▶ **Supplied material**

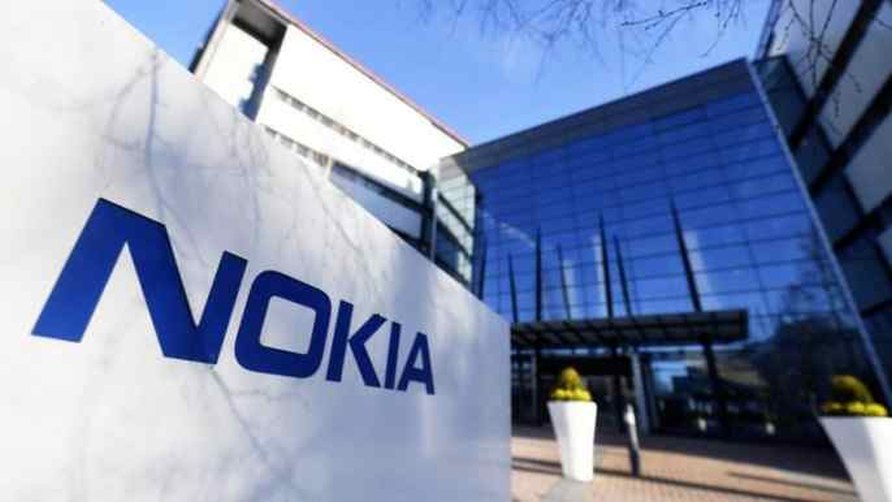 Nokia iegādājas Infinera 2,3 miljardu dolāru darījumā, lai pieslēgtos AI virzīto datu centru uzplaukumam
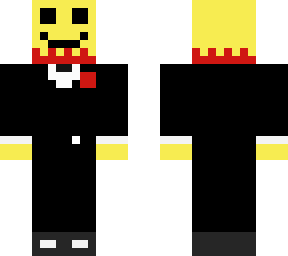 tuxedo despacito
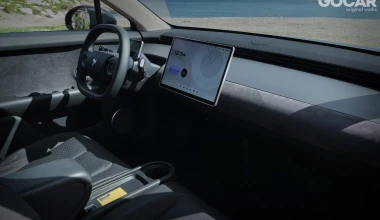 Δοκιμή ΝΙΟ firefly: Well-thought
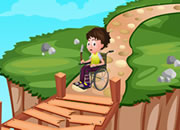 play Handicap Escape-5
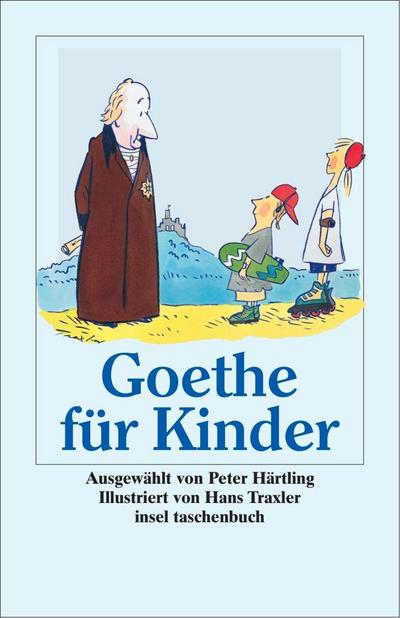 Goethe für Kinder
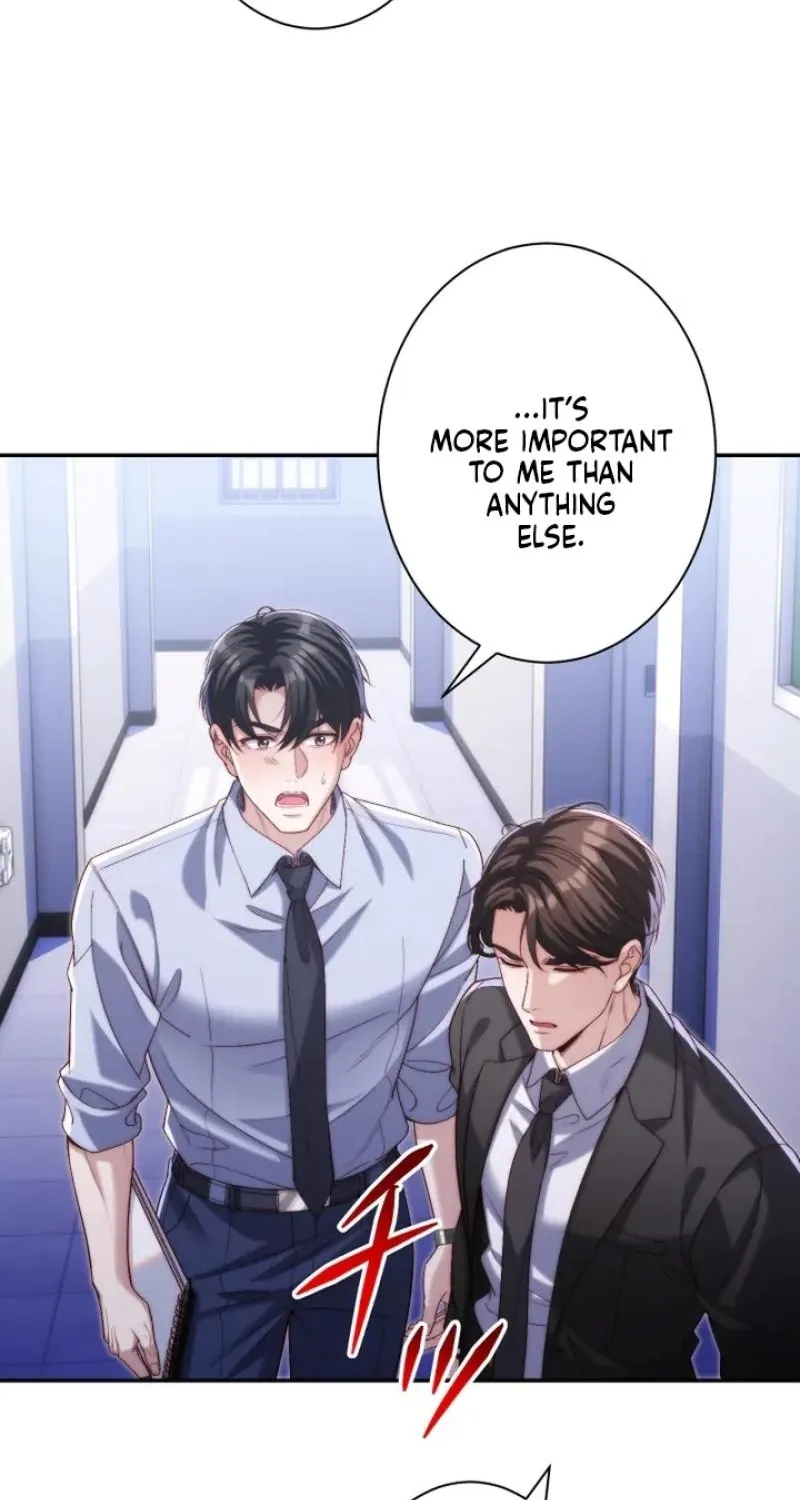 First Love Rewind: Detective Back to Square One Chapter 7 page 56 - 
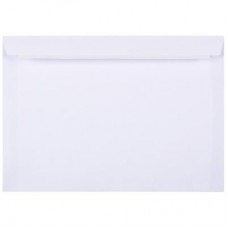 Конверт КУВЕРТ С5 (162х229мм) white, Peel & Seal, 50шт (3444_50) Конверт КУВЕРТ С5 (162х229мм) white, Peel & Seal, 50шт (3444_50)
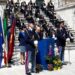 La Questura di Ragusa ha celebrato la ricorrenza del 172° Anniversario della Fondazione della Polizia di Stato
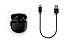 Fone de Ouvido Philips Bluetooth TAT1139BK/00 Preto - Imagem 4
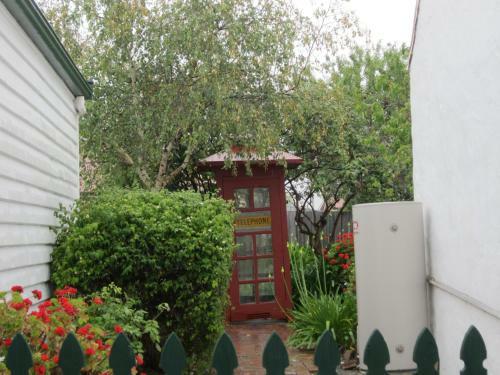 Bed & Breakfast Sorell Barracks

▶ **Exercise requirements**
Reproduce all of the rows above, swapping "white" for "black" and leaving everything else unchanged. Omit the pictures.

▶ **Exercise result**
 Nokia iegādājas Infinera 2,3 miljardu dolāru darījumā, lai pieslēgtos AI virzīto datu centru uzplaukumam
 tuxedo despacito
 Δοκιμή ΝΙΟ firefly: Well-thought
 play Handicap Escape-5
 Goethe für Kinder
 First Love Rewind: Detective Back to Square One Chapter 7 page 56 - 
 Конверт КУВЕРТ С5 (162х229мм) black, Peel & Seal, 50шт (3444_50) Конверт КУВЕРТ С5 (162х229мм) black, Peel & Seal, 50шт (3444_50)
 La Questura di Ragusa ha celebrato la ricorrenza del 172° Anniversario della Fondazione della Polizia di Stato
 Fone de Ouvido Philips Bluetooth TAT1139BK/00 Preto - Imagem 4
 Bed & Breakfast Sorell Barracks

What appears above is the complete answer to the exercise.